# EXCERPT PROVIDED

# # #

The skies cleared as we progressed up to Col de Vars.

Col de Vars

The most baffling, the most annoying closure however came when we traversed the Col de Vars in France. Bill had started checking online for road closures and this particular route had a notation that there was road work but traffic was controlled by signals--a ordinary event.

We were stunned when we arrived in the rain at the approach to the day's climb to see a huge orange sign indicating that the road was closed in a couple of miles though it would be open for an hour at lunch. We were puzzled however as there were no construction trucks whizzing by, so we decided to proceed to investigate.

A few miles past the closure sign, we came to a row of plastic Jersey barriers and a chain blocking the road, plus the numerous German and Austrian motorcyclists and cars that had passed us. Since they hadn't come back, we'd taken comfort in thinking the road was open. We chatted with them a bit and it was clear that they knew no more than we did but they'd decided to violate the barriers. We pedaled under the chain that one man held up for the motos and didn't wait to see how they got their cars around the barriers. Somewhat apprehensive, we pedaled on but still saw no sign of construction.

When we arrived at the next set of barriers and chain, a young French man wearing a reflective vest rolled out of a truck and began asking us something to the effect of "What in the hell are you doing?" Given that the motos had clearly gone ahead because they weren't in sight, we figured we were doing the right thing.

It was busy for a closed road.

As the French man struggled to muster enough English to harangue us, the Germanic motorists arrived at the barrier and the French man asked us to explain what they were doing here. Fortunately one of the drivers had decided to be the spokesperson for all of us and came up with the lamest excuse in English as to why his group must pass through the barriers. Incredibly, the young man unlocked the chain and let us all through while still protesting.

# # #

# THE DATA
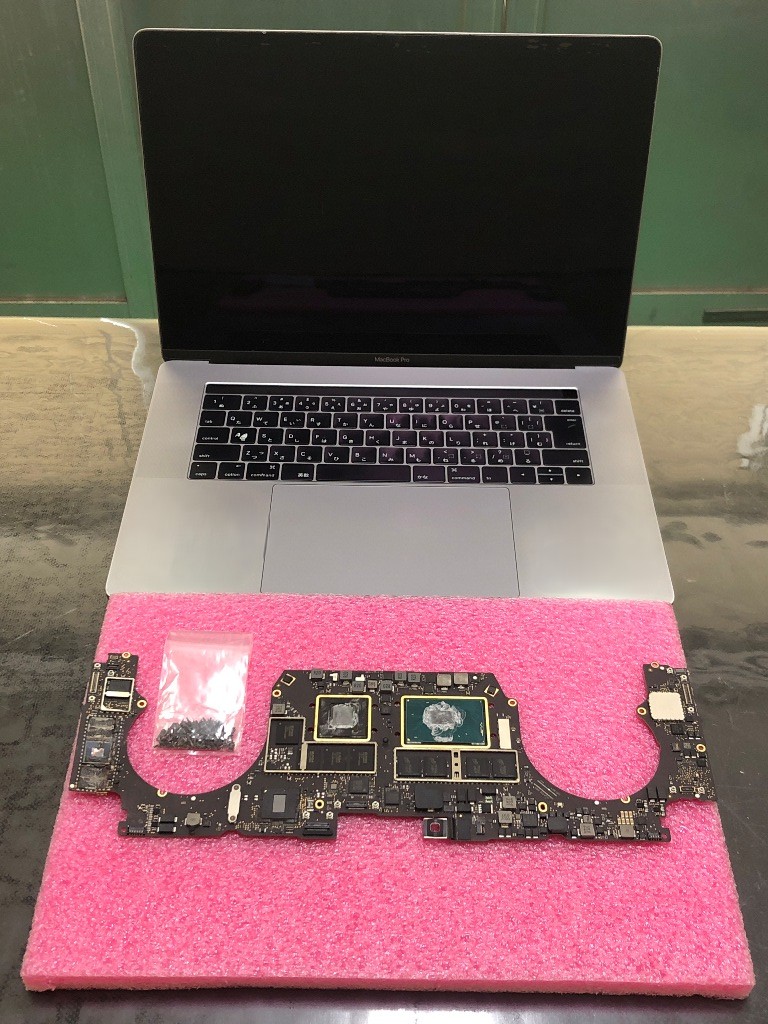 MacBook Pro A1707 ロジックボードを取り外しての SSD 物理破壊後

# # #

# WHAT YOU SHOULD DO
Print the Col de Vars road-closure account above word for word, from its first line to its last.

# SOLUTION FOR THIS EXERCISE
The skies cleared as we progressed up to Col de Vars.

Col de Vars

The most baffling, the most annoying closure however came when we traversed the Col de Vars in France. Bill had started checking online for road closures and this particular route had a notation that there was road work but traffic was controlled by signals--a ordinary event.

We were stunned when we arrived in the rain at the approach to the day's climb to see a huge orange sign indicating that the road was closed in a couple of miles though it would be open for an hour at lunch. We were puzzled however as there were no construction trucks whizzing by, so we decided to proceed to investigate.

A few miles past the closure sign, we came to a row of plastic Jersey barriers and a chain blocking the road, plus the numerous German and Austrian motorcyclists and cars that had passed us. Since they hadn't come back, we'd taken comfort in thinking the road was open. We chatted with them a bit and it was clear that they knew no more than we did but they'd decided to violate the barriers. We pedaled under the chain that one man held up for the motos and didn't wait to see how they got their cars around the barriers. Somewhat apprehensive, we pedaled on but still saw no sign of construction.

When we arrived at the next set of barriers and chain, a young French man wearing a reflective vest rolled out of a truck and began asking us something to the effect of "What in the hell are you doing?" Given that the motos had clearly gone ahead because they weren't in sight, we figured we were doing the right thing.

It was busy for a closed road.

As the French man struggled to muster enough English to harangue us, the Germanic motorists arrived at the barrier and the French man asked us to explain what they were doing here. Fortunately one of the drivers had decided to be the spokesperson for all of us and came up with the lamest excuse in English as to why his group must pass through the barriers. Incredibly, the young man unlocked the chain and let us all through while still protesting.